| Tujuan A |
Salin tanpa perubahan bagian tulisan tentang seratus tahun HKBP Jakarta, mulai dari "MANA YANG LEBIH" dan berakhir pada "(Pendeta HKBP Emeritus)".

| Kutipan teks |

★ ★ ★ ★ ★

MANA YANG LEBIH TEPAT DIKATAKAN:
MERAYAKAN SERATUS TAHUN PENGINJILAN
ATAU SERATUS TAHUN BERDIRINYA HKBP
JAKARTA
Oleh:
Pdt. M.S.M. Panjaitan, M.Th (Pendeta HKBP Emeritus)

Saya dengar
dari teman dan kemudian saya baca di media sosial (facebook) bahwa HKBP
Jakarta, yang sekarang lebih dikenal dengan nama HKBP Kernolong, karena berada
di daerah Kernolong Jakarta, beberapa waktu yang lalu melakukan Perayaan Seratus Tahun Penginjilan di Jakarta (Pulau Jawa), pada 22
September 2019 dan dilengkapi dengan Seminar
sehari Seratus Tahun Penginjilan HKBP di Jakarta dan Pulau Jawa di Sopo
Marpingkir HKBP pada 4 Oktober 2019. Informasi mengenai peristiwa perayaan
ini semua hanya saya dengar dari teman dan ditambah dengan membaca informasi
dari media sosial seperti sudah saya sebutkan di atas, karena mungkin karena hanya
sebagai seorang pendeta pensiun di HKBP saya tidak diundang untuk ikut
menghadiri kedua moment tersebut. Banyak pendeta yang bertugas di Jakarta yang bertanya
kepada saya, terutama para pendeta yang masih pernah menjadi mahasiswa kami di
Sekolah Tinggi Theologia (STT) HKBP Pematangsiantar. Selama lebih kurang dua
puluh tiga tahun yakni dari tahun
1985-2008, saya memang bertugas sebagai seorang dosen di tempat persemaian
tenaga pendeta HKBP tersebut di bidang Sejarah Gereja, yang kemudian menjelang masa pensiun saya
ditugaskan oleh Pimpinan HKBP melayani di Jemaat, yakni di HKBP Ressort Bandung
Timur (2008-2011) dan terahir dari mana saya memasuki masa pensiun di HKBP
Ressort Kebayoran Selatan Distrik DKI Jakarta (2011-2016). Selama saya menjadi
dosen di STT HKBP saya yang mengajar bidang Sejarah Gereja, termasuk mengajar
Sejarah HKBP. Pernah saya melakukan penelitian mengenai berdirinya HKBP
Jakarta, dalam rangka perayaan sertatus tahun Zending HKBP, di mana pada waktu
itu saya ditugaskan oleh panitia untuk menuliskan sebuah buku Sejarah Seratus Tahun
Zending HKBP (1899-1999). Zending HKBP pada waktu berdirinya 2 Nopember 1899,
dinamai “Pardonganon Mission Batak”, kemudian berubah menjadi “Zending Batak”,
kemudian berubah menjadi Seksi Zending HKBP, Departemen Zending HKBP, dan
sekarang menjadi Biro Zending HKBP. Buku itu pernah diterbitkan oleh L-SAPA STT
HKBP tahun 2010 yang lalu.

★ ★ ★ ★ ★

| Petikan daftar |
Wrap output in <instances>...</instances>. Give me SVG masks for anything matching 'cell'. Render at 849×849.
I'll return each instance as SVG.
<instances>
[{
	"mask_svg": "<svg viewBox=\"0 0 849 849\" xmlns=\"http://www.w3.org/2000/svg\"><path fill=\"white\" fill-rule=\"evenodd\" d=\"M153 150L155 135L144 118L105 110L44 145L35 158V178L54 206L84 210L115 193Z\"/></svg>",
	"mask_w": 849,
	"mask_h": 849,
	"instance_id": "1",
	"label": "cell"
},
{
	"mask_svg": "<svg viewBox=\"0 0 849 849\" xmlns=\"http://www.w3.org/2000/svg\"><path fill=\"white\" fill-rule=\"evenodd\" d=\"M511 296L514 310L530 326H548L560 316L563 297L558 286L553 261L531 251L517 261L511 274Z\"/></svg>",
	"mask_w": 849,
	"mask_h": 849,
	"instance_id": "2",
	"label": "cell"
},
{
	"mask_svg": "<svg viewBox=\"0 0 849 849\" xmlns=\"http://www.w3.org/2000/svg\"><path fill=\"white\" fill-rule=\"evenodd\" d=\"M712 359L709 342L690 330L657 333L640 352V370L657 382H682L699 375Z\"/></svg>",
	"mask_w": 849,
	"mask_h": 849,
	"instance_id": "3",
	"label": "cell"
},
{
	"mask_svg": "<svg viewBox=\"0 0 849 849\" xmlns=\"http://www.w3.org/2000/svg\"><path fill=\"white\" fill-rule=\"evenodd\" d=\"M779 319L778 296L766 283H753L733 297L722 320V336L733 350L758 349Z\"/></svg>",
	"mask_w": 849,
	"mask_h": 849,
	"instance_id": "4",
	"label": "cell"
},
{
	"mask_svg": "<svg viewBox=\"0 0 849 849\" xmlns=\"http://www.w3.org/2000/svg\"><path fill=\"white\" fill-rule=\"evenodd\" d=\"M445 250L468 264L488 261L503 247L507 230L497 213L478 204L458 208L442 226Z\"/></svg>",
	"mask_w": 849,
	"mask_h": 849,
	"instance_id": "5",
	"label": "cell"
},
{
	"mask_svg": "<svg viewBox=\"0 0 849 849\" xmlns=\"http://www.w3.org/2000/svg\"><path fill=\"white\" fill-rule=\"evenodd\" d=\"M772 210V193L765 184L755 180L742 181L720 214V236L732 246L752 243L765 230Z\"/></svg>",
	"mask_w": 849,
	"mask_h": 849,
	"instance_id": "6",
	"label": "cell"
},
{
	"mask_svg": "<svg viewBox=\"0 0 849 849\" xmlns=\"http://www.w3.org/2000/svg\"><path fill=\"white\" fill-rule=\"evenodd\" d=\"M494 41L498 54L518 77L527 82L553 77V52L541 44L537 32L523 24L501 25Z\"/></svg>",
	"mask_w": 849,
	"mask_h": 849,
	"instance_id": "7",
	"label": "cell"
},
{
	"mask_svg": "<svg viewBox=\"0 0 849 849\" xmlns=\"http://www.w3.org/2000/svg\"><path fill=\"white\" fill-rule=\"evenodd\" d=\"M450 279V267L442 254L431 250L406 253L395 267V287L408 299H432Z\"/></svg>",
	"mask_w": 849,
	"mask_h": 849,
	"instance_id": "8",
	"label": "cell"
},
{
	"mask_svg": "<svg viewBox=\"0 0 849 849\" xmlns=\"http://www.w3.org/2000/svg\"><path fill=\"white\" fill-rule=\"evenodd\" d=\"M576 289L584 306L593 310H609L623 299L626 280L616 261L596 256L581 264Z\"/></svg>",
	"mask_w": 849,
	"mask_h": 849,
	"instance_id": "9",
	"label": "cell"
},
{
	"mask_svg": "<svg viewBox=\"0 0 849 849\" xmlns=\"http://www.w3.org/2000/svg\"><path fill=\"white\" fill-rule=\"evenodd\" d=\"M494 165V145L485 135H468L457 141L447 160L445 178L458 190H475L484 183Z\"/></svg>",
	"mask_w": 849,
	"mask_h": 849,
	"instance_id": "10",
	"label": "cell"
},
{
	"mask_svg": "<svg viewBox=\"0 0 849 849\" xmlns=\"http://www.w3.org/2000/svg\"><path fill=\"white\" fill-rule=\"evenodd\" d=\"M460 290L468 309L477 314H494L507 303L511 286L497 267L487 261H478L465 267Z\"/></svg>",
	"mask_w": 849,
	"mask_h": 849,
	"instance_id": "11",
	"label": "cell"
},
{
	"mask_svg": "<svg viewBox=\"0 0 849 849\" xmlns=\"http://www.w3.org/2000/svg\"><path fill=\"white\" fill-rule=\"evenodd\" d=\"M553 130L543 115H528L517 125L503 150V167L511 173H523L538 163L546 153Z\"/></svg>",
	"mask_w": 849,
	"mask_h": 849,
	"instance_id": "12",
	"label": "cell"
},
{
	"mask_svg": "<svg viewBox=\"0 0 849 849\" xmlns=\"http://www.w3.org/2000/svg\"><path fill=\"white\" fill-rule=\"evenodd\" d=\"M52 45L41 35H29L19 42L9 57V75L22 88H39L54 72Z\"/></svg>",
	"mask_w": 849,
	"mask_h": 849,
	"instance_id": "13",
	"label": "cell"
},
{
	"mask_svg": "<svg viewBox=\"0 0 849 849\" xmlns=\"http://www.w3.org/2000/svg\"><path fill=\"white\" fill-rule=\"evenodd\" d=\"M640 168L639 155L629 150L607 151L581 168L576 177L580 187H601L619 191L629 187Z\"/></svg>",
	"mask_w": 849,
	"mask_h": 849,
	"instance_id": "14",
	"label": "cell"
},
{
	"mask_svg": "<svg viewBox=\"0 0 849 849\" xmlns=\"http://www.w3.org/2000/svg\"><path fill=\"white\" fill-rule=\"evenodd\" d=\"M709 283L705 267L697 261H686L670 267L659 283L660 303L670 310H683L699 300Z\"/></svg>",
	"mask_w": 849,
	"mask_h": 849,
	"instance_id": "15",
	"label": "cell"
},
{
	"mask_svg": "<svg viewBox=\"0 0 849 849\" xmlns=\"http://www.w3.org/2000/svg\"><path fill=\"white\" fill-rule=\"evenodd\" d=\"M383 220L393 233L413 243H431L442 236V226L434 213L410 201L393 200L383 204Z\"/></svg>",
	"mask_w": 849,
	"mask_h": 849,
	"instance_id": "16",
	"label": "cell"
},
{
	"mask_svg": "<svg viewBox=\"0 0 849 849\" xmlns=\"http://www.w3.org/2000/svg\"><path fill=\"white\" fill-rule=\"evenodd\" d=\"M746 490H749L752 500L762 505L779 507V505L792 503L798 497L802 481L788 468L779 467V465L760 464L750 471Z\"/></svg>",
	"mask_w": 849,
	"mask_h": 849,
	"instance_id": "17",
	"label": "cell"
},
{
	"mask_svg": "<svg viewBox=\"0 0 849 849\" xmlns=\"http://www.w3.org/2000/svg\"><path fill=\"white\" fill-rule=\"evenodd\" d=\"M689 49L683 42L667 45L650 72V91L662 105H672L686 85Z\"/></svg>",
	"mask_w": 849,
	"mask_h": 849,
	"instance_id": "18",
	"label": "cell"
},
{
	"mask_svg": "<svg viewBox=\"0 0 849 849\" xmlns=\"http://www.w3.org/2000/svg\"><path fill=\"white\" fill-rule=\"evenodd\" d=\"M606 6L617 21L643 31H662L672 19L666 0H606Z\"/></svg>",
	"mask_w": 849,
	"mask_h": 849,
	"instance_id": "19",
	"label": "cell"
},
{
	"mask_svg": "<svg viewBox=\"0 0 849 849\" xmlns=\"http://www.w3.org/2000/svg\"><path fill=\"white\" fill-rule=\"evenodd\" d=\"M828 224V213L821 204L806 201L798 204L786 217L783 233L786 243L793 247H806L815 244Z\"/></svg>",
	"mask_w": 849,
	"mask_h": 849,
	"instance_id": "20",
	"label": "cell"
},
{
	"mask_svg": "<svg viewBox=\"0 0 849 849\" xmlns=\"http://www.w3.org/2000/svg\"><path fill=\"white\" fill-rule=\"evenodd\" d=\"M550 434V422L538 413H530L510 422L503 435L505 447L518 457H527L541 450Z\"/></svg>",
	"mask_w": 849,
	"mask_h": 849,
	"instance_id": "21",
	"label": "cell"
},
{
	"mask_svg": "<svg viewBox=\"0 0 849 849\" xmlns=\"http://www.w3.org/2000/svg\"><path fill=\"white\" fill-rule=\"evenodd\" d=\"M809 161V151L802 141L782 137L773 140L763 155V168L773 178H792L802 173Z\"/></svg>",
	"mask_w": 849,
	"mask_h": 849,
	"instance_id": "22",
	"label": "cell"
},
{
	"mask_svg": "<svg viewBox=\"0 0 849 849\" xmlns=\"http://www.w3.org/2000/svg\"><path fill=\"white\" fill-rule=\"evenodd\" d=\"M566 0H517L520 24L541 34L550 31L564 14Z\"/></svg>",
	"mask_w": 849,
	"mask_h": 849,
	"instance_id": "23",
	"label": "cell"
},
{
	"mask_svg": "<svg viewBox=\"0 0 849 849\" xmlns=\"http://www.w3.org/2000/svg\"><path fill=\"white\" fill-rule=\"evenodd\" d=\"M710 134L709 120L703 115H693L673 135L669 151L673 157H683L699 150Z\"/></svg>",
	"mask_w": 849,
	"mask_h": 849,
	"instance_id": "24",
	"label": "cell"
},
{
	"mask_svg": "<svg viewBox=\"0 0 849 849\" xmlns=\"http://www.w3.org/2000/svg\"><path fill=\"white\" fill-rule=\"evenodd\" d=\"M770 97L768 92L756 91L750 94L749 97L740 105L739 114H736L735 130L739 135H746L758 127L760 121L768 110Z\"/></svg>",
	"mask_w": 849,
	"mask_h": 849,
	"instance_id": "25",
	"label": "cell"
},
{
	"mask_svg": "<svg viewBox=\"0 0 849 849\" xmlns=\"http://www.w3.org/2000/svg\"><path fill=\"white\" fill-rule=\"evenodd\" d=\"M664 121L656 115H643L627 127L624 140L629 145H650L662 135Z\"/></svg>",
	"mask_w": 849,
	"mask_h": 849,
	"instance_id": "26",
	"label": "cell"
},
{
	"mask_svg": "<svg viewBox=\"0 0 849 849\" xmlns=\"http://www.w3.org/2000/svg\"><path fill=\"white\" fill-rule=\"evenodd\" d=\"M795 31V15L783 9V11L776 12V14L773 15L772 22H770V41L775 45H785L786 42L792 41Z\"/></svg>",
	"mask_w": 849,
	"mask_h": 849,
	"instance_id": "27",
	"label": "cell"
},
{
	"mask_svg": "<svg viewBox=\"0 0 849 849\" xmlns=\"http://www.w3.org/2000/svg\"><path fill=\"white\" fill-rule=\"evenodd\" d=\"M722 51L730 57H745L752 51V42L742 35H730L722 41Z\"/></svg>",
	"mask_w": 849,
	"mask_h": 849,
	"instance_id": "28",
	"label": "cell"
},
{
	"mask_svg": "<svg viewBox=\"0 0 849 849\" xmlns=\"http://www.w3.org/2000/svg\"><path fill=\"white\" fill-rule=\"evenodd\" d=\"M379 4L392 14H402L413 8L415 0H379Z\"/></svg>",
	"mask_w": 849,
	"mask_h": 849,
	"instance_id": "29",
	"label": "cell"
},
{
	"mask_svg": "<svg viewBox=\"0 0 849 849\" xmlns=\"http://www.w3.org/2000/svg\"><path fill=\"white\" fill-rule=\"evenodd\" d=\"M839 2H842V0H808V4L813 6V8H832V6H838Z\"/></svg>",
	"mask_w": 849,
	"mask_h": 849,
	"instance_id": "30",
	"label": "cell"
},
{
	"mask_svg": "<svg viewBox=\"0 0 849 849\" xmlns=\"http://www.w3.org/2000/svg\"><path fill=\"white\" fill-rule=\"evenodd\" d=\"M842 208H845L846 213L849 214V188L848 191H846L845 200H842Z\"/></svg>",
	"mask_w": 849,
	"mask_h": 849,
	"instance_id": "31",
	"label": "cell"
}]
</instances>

★ ★ ★ ★ ★

| Tujuan B |
Tuliskan ulang tanpa perubahan baris-baris daftar, mulai dari baris pertama daftar dan berakhir pada baris yang memuat "150L155 135L144 118L105", dengan kedua ujungnya ikut disertakan.

| Jawaban latihan A |
MANA YANG LEBIH TEPAT DIKATAKAN:
MERAYAKAN SERATUS TAHUN PENGINJILAN
ATAU SERATUS TAHUN BERDIRINYA HKBP
JAKARTA
Oleh:
Pdt. M.S.M. Panjaitan, M.Th (Pendeta HKBP Emeritus)

| Jawaban latihan B |
Wrap output in <instances>...</instances>. Give me SVG masks for anything matching 'cell'. Render at 849×849.
I'll return each instance as SVG.
<instances>
[{
	"mask_svg": "<svg viewBox=\"0 0 849 849\" xmlns=\"http://www.w3.org/2000/svg\"><path fill=\"white\" fill-rule=\"evenodd\" d=\"M153 150L155 135L144 118L105 110L44 145L35 158V178L54 206L84 210L115 193Z\"/></svg>",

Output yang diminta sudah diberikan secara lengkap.